Android marches on
Barcelona: Who's the biggest noise in the mobile phone industry right now? No, not Apple, and, despite all the excitement of that shotgun marriage on Friday, it's neither Nokia nor Microsoft. As the Mobile World Congress gets underway in Barcelona it's clear that Google's Android is fast becoming the industry's 800lb gorilla. If a little green robot can be a gorilla.
I got here late on Saturday, and since then just about every conversation has come back to Android. Google, which has lurked on the sidelines in previous years has a big stand at the event this time, with a giant Android looking benignly down at the milling throng. Or so I'm told by the company, as the showground has not opened yet. The CEO Eric Schmidt will be speaking here, one of his last engagements before he moves upstairs to the chairman's office.
The early product announcements are mostly about new Android handsets, joining the 150 or so that are already out there. That should help extend the lead that Google's ecosystem - that seems to be the term of the moment - already has over its smartphone rivals.
But it's not just in mobile handsets that the green robot is on the march. When I met Google's Hugo Barra outside the Fira exhibition grounds he was wielding a Motorola Xoom, the tablet used to demonstrate the latest version of Android a couple of weeks back. At first glance it looked impressive - and there are already a bunch of other tablets lining up in Barcelona to prove that Android is now better suited than it was before Christmas to work on a larger screen.

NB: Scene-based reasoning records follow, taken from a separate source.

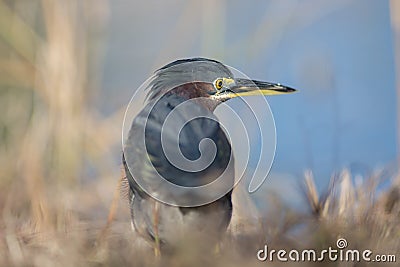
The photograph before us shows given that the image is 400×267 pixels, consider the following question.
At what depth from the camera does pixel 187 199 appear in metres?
1.44

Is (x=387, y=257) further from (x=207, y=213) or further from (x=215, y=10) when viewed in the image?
(x=215, y=10)

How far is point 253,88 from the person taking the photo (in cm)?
165

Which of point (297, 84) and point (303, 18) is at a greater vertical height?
point (303, 18)

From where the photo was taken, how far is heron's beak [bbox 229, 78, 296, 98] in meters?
1.62

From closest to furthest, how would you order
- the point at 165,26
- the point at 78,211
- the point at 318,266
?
1. the point at 318,266
2. the point at 78,211
3. the point at 165,26

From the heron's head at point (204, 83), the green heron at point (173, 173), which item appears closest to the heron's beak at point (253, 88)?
the heron's head at point (204, 83)

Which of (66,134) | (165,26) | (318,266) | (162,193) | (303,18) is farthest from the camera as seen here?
(165,26)

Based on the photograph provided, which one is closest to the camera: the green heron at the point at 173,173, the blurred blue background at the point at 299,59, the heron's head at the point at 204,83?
the green heron at the point at 173,173

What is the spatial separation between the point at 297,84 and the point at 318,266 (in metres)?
1.05

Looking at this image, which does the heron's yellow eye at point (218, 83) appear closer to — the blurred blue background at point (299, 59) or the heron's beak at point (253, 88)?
the heron's beak at point (253, 88)

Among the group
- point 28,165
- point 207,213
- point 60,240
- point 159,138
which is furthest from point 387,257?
point 28,165

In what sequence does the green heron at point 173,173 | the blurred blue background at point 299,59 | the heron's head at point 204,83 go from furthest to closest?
the blurred blue background at point 299,59, the heron's head at point 204,83, the green heron at point 173,173

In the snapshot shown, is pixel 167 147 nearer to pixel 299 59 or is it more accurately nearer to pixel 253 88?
pixel 253 88

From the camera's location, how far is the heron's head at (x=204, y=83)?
5.30 ft
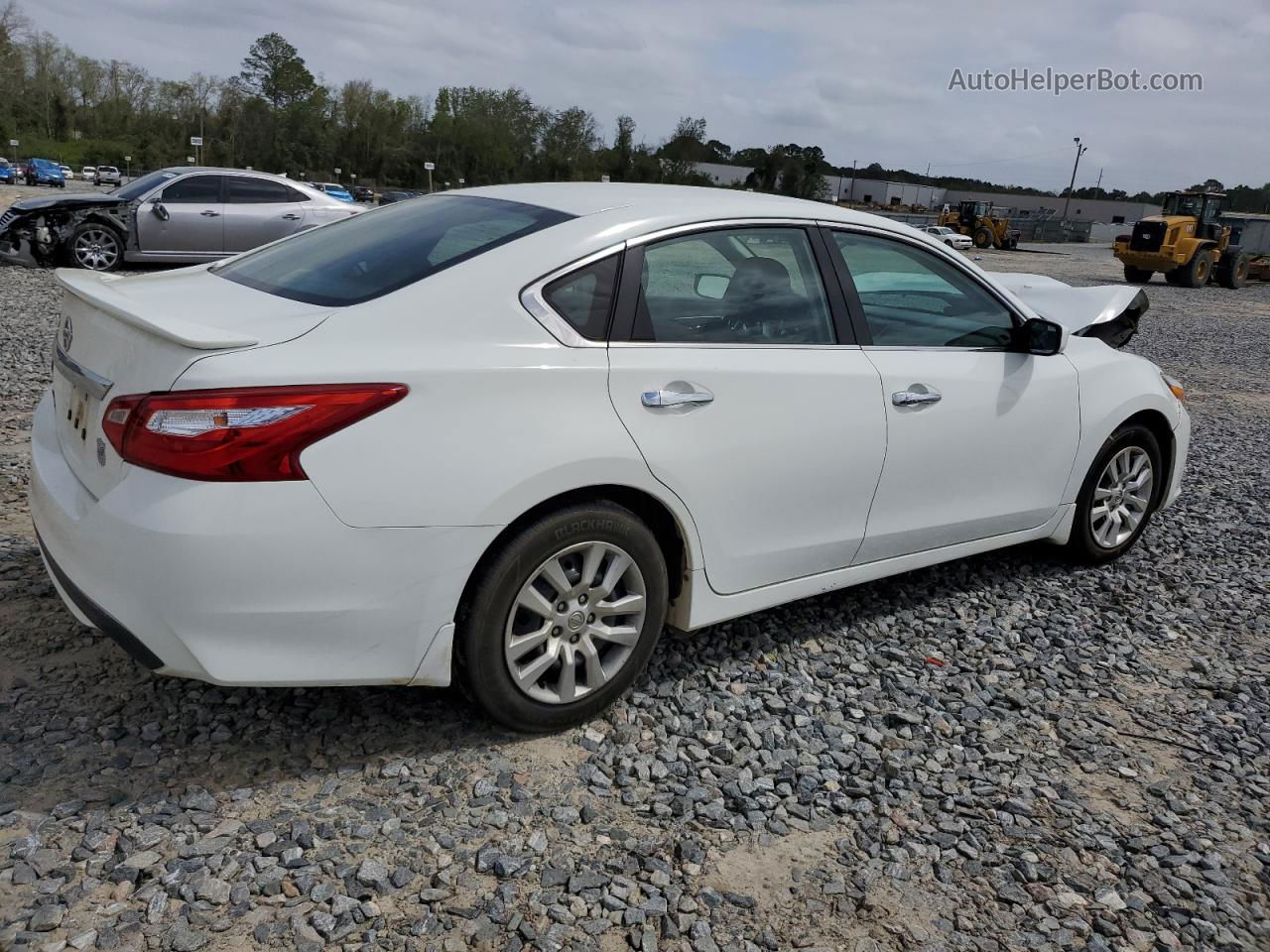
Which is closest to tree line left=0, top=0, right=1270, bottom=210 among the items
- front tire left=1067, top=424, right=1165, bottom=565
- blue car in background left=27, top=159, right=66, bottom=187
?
blue car in background left=27, top=159, right=66, bottom=187

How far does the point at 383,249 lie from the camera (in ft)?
10.5

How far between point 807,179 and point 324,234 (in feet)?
304

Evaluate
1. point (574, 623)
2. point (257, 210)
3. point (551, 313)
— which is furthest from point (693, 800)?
point (257, 210)

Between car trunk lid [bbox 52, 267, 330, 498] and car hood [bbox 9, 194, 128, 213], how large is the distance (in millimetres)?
11149

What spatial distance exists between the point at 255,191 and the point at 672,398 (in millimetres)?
12500

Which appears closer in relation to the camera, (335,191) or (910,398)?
(910,398)

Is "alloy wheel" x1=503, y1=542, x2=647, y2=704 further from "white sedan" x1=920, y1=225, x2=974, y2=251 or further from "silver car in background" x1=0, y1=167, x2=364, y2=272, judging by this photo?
"white sedan" x1=920, y1=225, x2=974, y2=251

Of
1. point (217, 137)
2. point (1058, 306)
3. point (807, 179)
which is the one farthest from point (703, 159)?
point (1058, 306)

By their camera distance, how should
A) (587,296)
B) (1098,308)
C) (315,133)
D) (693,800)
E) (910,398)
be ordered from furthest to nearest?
(315,133) < (1098,308) < (910,398) < (587,296) < (693,800)

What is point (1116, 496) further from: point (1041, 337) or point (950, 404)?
point (950, 404)

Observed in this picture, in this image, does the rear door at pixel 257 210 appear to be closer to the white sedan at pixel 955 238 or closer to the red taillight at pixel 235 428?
the red taillight at pixel 235 428

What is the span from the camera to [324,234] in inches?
143

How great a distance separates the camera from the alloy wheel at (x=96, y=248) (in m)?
12.8

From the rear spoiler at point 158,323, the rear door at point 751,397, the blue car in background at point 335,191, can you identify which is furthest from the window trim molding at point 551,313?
the blue car in background at point 335,191
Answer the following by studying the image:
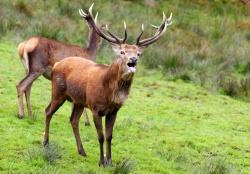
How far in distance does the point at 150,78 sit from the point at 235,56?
425cm

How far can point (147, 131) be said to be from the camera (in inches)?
399

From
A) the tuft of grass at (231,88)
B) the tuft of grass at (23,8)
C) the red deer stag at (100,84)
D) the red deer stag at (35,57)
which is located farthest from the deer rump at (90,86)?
the tuft of grass at (23,8)

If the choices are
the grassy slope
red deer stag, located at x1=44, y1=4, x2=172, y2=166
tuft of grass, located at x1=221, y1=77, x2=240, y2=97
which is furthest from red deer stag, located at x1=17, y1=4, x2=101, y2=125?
tuft of grass, located at x1=221, y1=77, x2=240, y2=97

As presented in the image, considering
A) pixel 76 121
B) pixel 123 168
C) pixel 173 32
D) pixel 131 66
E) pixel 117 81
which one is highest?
pixel 131 66

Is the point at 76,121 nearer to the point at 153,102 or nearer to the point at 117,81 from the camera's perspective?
the point at 117,81

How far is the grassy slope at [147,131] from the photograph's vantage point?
7.58 meters

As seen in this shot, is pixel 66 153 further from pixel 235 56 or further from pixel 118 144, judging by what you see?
pixel 235 56

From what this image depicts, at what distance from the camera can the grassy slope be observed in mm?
7580

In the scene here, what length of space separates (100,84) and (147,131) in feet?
9.59

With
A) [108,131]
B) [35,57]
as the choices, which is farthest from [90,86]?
[35,57]

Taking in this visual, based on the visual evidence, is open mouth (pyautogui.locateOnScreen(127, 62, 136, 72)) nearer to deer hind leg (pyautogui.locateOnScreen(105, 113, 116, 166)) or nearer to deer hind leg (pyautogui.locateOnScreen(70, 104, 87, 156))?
deer hind leg (pyautogui.locateOnScreen(105, 113, 116, 166))

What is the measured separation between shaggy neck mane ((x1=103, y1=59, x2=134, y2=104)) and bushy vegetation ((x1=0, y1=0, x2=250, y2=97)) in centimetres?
Result: 758

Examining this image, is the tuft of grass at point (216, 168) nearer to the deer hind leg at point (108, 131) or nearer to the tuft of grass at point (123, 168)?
the tuft of grass at point (123, 168)

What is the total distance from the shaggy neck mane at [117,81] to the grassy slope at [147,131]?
946 millimetres
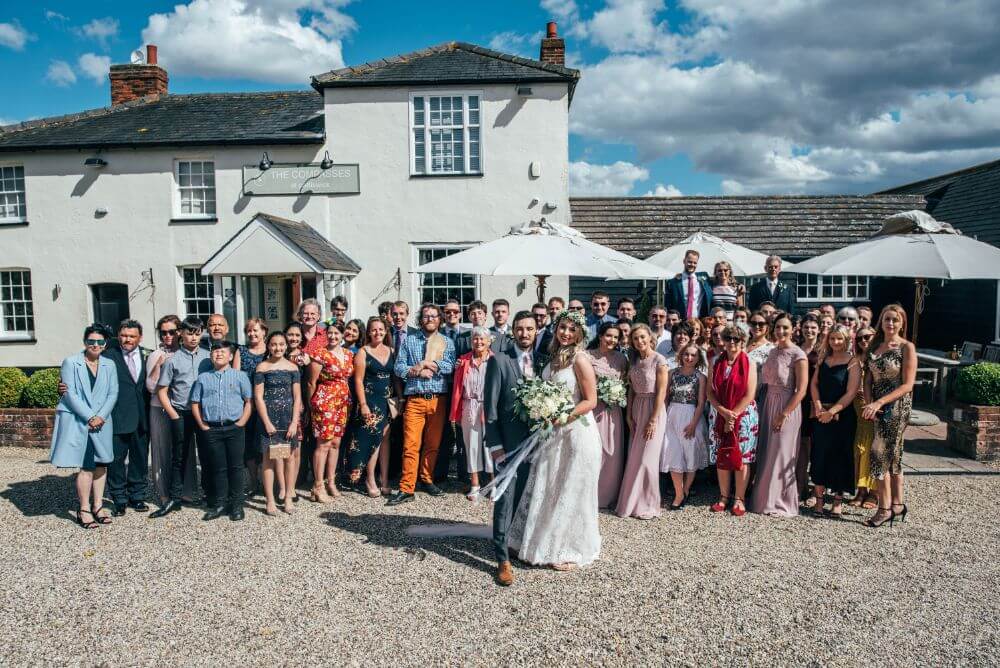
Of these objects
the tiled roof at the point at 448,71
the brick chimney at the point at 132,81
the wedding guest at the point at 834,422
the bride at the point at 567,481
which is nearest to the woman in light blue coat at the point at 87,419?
the bride at the point at 567,481

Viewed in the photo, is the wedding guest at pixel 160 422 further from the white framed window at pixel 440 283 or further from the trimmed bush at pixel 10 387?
the white framed window at pixel 440 283

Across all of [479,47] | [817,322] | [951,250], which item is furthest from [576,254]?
[479,47]

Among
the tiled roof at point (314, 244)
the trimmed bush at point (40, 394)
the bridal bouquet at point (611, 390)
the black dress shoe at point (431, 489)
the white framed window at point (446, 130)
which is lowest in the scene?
the black dress shoe at point (431, 489)

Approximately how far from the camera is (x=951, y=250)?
329 inches

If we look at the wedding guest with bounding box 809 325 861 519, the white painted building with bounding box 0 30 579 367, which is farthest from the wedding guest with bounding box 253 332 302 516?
the white painted building with bounding box 0 30 579 367

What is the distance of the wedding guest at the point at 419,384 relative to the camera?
6863mm

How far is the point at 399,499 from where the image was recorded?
681 centimetres

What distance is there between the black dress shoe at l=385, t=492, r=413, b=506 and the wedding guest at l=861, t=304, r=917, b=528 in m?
4.42

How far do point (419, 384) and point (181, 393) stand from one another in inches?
91.4

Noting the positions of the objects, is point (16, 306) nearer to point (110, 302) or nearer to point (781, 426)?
point (110, 302)

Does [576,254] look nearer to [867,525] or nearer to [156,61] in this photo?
[867,525]

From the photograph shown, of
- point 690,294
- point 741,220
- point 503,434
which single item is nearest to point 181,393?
point 503,434

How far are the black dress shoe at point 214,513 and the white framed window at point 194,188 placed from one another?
10.7m

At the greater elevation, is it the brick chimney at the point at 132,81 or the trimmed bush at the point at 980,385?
the brick chimney at the point at 132,81
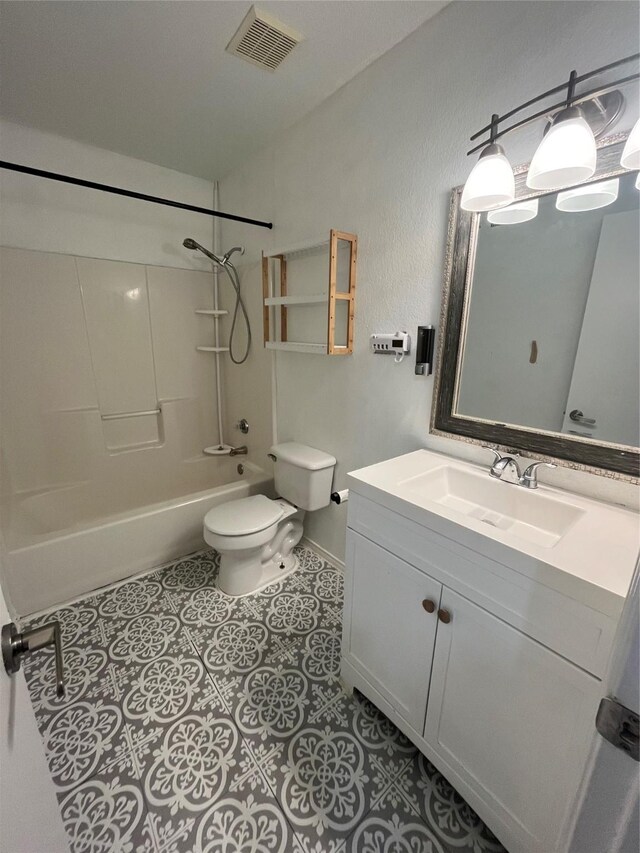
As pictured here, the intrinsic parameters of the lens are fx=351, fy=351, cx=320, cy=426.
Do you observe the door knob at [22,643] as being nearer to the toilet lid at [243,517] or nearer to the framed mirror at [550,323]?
the toilet lid at [243,517]

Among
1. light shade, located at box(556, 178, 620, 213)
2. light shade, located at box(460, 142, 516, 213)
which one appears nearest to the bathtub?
light shade, located at box(460, 142, 516, 213)

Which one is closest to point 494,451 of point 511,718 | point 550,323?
point 550,323

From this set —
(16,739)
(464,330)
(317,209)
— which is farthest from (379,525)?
(317,209)

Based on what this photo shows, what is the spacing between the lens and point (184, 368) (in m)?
2.68

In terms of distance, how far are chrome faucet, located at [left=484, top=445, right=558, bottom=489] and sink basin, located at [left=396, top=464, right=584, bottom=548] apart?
20 mm

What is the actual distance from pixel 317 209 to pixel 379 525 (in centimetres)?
162

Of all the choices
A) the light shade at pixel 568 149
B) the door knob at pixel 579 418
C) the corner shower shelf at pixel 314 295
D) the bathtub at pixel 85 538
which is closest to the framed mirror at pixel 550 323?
the door knob at pixel 579 418

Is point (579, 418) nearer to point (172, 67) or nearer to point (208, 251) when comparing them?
point (172, 67)

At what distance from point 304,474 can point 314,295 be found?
945 mm

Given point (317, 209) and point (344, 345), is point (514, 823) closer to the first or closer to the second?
point (344, 345)

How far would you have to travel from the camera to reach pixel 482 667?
0.90 metres

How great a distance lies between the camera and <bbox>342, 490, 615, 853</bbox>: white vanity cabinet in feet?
2.45

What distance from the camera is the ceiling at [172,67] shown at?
123 centimetres

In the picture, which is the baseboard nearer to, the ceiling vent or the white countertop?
the white countertop
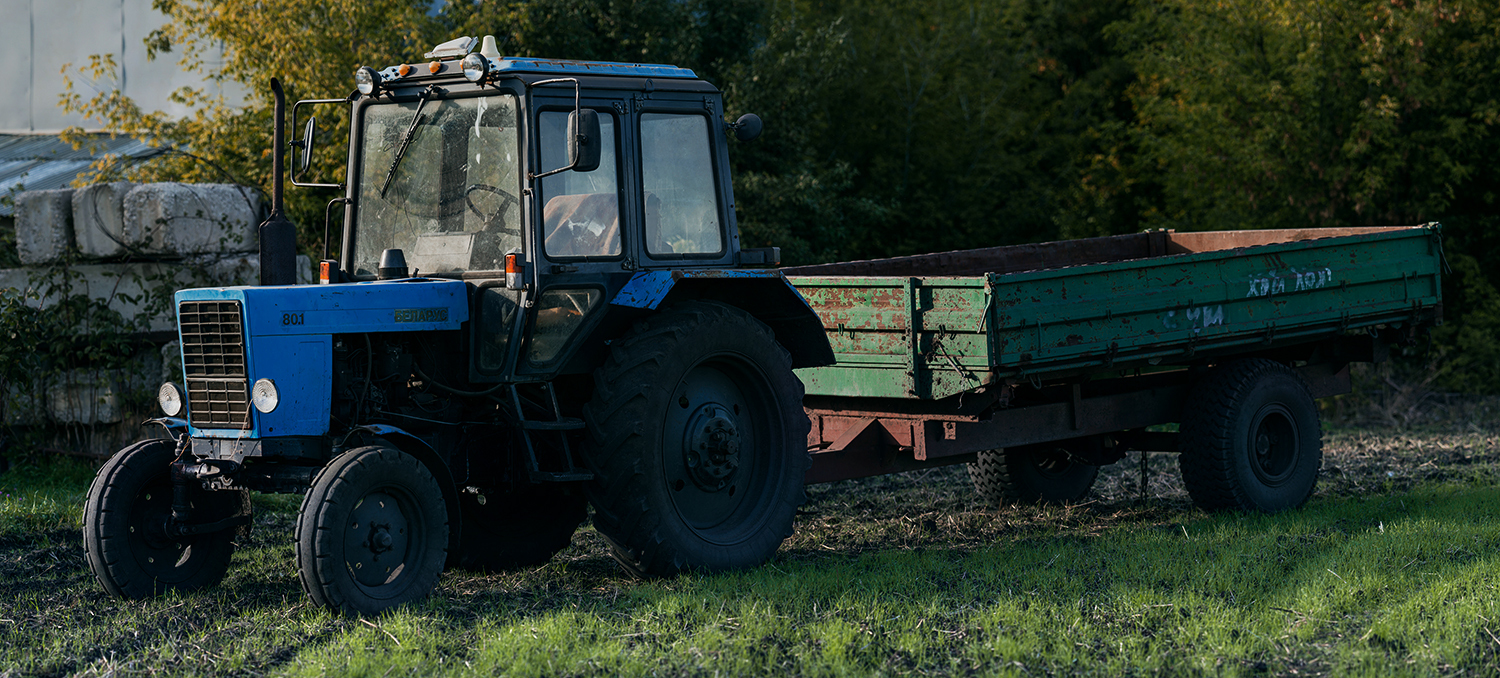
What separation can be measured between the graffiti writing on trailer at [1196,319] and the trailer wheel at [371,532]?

Samsung, for instance has already updated the Galaxy Tab which came out in the autumn, giving it a bigger screen and better camera. And I've seen another very impressive tablet from a major manufacturer that will be unveiled later this week. All this before Apple has even confirmed that the iPad 2 is on its way.
Mr Barra was keen to enthuse over the flourishing Android ecosystem, and promised that there would be lots of surprising new devices on show here. He was much less forthcoming on the Nokia Microsoft deal - "it's too early, we don't know any details".
And on whether Android was generating much in the way of profits, either for Google or the manufacturers, Mr Barra was again tight-lipped, just suggesting that a better mobile internet experience was a good thing that would give Nokia more muscle in mobile advertising.
But overall it all looks good for Google. Just one small cloud though. When I wandered down the Ramblas on a pleasant Sunday morning, doing "vox pops" about what was the coolest phone, hardly anyone mentioned Android. The iPhone - with the occasional Blackberry from teenagers - still seemed to be the industry icon. Maybe that is simply because the Android brand is spread over so many different handsets - and maybe it doesn't matter to Google as long as those sales figures keep soaring - but it is that aura around the iPhone which allows Apple to reap such extraordinary profits.
By the way, one thing never changes at Barcelona. Late last night I swear I heard a howling sound echoing across the city as technology journalists struggled to send their copy and their pictures over creaking hotel wi-fi systems or 3G networks. The phones are getting smarter - but the networks still don't look that clever.